At the center of it all is Hsiao, 51. Raised in Taiwan by an American mother and a Taiwanese father who was a Presbyterian minister, Hsiao moved to Montclair, New Jersey, in her teens and attended Oberlin College before earning a master’s degree in political science from Columbia University.

She draws much of her influence from her close relationship with Taiwan’s president, Tsai Ing-wen, who represents Taiwan’s pro-independence Democratic Progressive Party and for whom Hsiao once served as spokesperson. In addition, Hsiao counts Bolton and Biden’s top National Security Council official for Asia, Kurt Campbell, as decadeslong friends.

For years, U.S. officials prohibited Hsiao’s predecessors from visiting the White House and the State Department.

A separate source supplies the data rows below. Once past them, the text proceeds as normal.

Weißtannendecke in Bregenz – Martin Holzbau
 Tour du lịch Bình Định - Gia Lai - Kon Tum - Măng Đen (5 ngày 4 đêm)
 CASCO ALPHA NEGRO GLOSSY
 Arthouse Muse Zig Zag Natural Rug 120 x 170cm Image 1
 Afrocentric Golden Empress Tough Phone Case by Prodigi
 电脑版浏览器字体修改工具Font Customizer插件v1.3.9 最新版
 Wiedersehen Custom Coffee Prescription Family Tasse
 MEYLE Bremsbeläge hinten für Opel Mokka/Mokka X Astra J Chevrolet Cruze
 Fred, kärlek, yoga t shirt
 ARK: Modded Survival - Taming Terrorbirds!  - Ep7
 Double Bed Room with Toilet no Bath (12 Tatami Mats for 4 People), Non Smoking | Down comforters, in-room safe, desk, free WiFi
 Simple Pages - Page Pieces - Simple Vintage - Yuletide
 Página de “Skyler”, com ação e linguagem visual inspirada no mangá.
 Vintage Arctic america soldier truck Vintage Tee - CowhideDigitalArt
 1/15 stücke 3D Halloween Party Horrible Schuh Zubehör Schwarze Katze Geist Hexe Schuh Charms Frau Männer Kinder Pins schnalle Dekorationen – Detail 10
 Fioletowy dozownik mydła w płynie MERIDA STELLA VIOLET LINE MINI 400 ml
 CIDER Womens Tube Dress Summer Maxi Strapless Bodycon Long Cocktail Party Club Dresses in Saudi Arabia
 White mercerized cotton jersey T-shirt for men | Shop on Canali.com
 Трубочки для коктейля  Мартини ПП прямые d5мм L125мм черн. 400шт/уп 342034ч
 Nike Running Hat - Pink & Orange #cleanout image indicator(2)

Such guidelines have relaxed over time, and she now pays regular, if discreet, visits to the West Wing and Foggy Bottom.

She is an undisguised regular on Capitol Hill, as when she sat next to Kevin McCarthy, then the House Republican leader, last summer for a livestreamed discussion by his caucus’s China Task Force. “She really does have the confidence of people here in Washington,” said Bonnie Glaser, a China expert with the German Marshall Fund who has also known Hsiao for many years.

Seated in an elegant reception hall at Twin Oaks, with a grand piano and floor-to-ceiling windows overlooking a rolling lawn, Hsiao described her position as “legally unofficial.”

For that, she blames Beijing. “The Taiwanese resent not only being bullied, but we resent being told that we cannot have any friends,” she said.